Pasqua al veleno in Nicaragua, Ortega rinchiude i santi in chiesaVenerdì santo davanti alla Cattedrale di Managua – Ap

Managua-Vaticano ai ferri corti Processioni vietate, la polizia carica i fedeli. E guai a chi cita nelle omelie il vescovo Alvarez, condannato a 26 anni per «tradimento della patria». Dopo lo scambio di accuse con il papa e la sospensione delle relazioni con la Santa Sede la tensione resta alta

Pubblicato più di un anno faEdizione del 8 aprile 2023

Un fuggi fuggi generale si è generato a Nindirì, arcidiocesi di Managua, allorquando la processione è uscita dal tempio, con la polizia orteguista a perseguire i fedeli che correvano abbandonando in qua e in là croci e immagini sacre, oltre a togliersi di dosso i paramenti e quegli inquietanti cappucci tipici della settimana santa.

IL LORO PECCATO l’aver contravvenuto all’ordinanza del presidente Daniel Ortega che dall’inizio dell’anno ha sospeso l’«uscita dei santi» dalle chiese e le cerimonie all’aperto per le feste patronali. Un provvedimento che ha portato a vietare pure le seguitissime via crucis della vigilia di Pasqua. I cortei religiosi sono dunque permessi unicamente all’interno dei luoghi di culto.

Ma attenzione anche alle omelie. Per le quali un sacerdote panameño che la domenica delle palme aveva menzionato nel suo sermone la figura del vescovo Rolando Alvarez (condannato a 26 anni per «tradimento della patria») è stato subito prelevato ed espulso (scalzo) oltre confine, nel vicino Honduras. Sommandosi così alla cacciata nell’ultimo anno di 21 preti nicaraguensi, delle suore di Teresa di Calcutta e del nunzio apostolico, oltre alla chiusura della Caritas e delle radio cattoliche.

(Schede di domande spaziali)
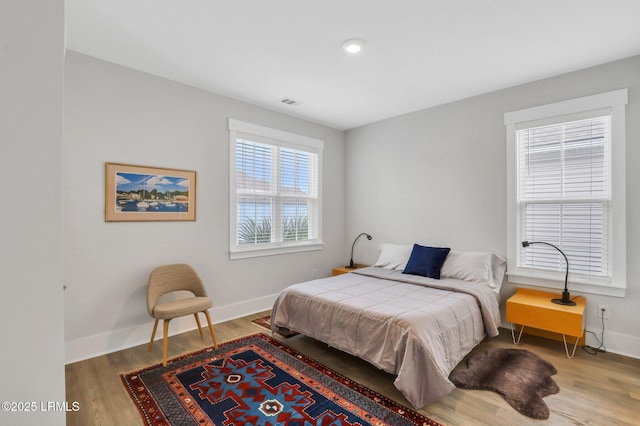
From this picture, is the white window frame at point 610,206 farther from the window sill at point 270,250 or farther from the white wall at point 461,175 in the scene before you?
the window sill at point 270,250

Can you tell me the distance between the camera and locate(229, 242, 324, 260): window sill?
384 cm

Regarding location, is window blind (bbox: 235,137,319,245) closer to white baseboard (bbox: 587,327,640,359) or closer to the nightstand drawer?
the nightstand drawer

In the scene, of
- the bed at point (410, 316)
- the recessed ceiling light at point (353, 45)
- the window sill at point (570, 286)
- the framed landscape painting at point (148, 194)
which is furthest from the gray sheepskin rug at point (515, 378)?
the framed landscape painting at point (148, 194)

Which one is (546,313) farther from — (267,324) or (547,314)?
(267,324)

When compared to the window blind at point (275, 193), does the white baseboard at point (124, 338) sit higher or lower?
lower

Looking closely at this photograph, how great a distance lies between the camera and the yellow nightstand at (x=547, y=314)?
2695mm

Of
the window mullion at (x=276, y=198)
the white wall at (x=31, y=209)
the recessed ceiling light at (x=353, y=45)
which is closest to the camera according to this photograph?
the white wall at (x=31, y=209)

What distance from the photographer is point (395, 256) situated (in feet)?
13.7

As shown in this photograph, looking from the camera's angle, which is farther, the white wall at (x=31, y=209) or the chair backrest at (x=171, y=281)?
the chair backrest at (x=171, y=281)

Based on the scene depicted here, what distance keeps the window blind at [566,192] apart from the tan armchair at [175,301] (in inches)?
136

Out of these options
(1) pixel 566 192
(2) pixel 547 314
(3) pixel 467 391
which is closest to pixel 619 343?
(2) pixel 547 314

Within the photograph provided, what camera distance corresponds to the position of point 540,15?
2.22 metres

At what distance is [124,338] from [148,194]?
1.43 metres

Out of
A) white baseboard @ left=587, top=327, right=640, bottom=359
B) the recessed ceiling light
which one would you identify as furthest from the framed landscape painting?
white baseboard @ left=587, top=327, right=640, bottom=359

◆ **COSE DA FARE**:
[A] Come si traduce in inglese questa frase del brano sulla Pasqua in Nicaragua: «I cortei religiosi sono dunque permessi unicamente all'interno dei luoghi di culto.»?
[B] Riprendi il brano sulla Pasqua in Nicaragua e proseguilo a partire dalla sua ultima frase.
Il materiale non ha alcun legame con il brano.

◆ **RISPOSTE AI COMPITI**:
[A] Religious processions are therefore permitted only inside places of worship.

[B]
Fino alla sospensione il mese scorso delle relazioni diplomatiche con la Santa Sede dopo che il presidente Daniel Ortega aveva definito «una mafia» il mondo ecclesiastico. Prendendosi poi dello «squilibrato» da papa Francesco.

COSÌ CHE LE FORZE DELL’ORDINE in questa quaresima presidiano tutte le uscite dei centri sacri del Nicaragua. Un vero e proprio assedio sotto la regia della “papessa”, come qualcuno chiama laggiù Rosario Murillo, vicepresidente nonché moglie di Ortega. Alla testa di quella che vorrebbe si convertisse in una sorta di chiesa patriottica di regime. Proprio lei che aveva coniato fin dal 2007 lo slogan di un «Nicaragua cristiano, socialista e solidale». Tragicamente caratterizzatosi via via con l’avvento dell’autocrazia del clan orteguista. Fino al massacro degli studenti dell’aprile di cinque anni fa.

A mo’ di ricatto Murillo arriva persino a promuovere e invitare nel paese i predicatori aderenti alle sette fondamentaliste che da decenni hanno invaso tutto il subcontinente più cattolico del pianeta. Come a Somotillo, nel nord del paese, il 6 marzo scorso, con la «gran crociata» del pastore evangelico Nathan Morris, chiamato dalla Florida.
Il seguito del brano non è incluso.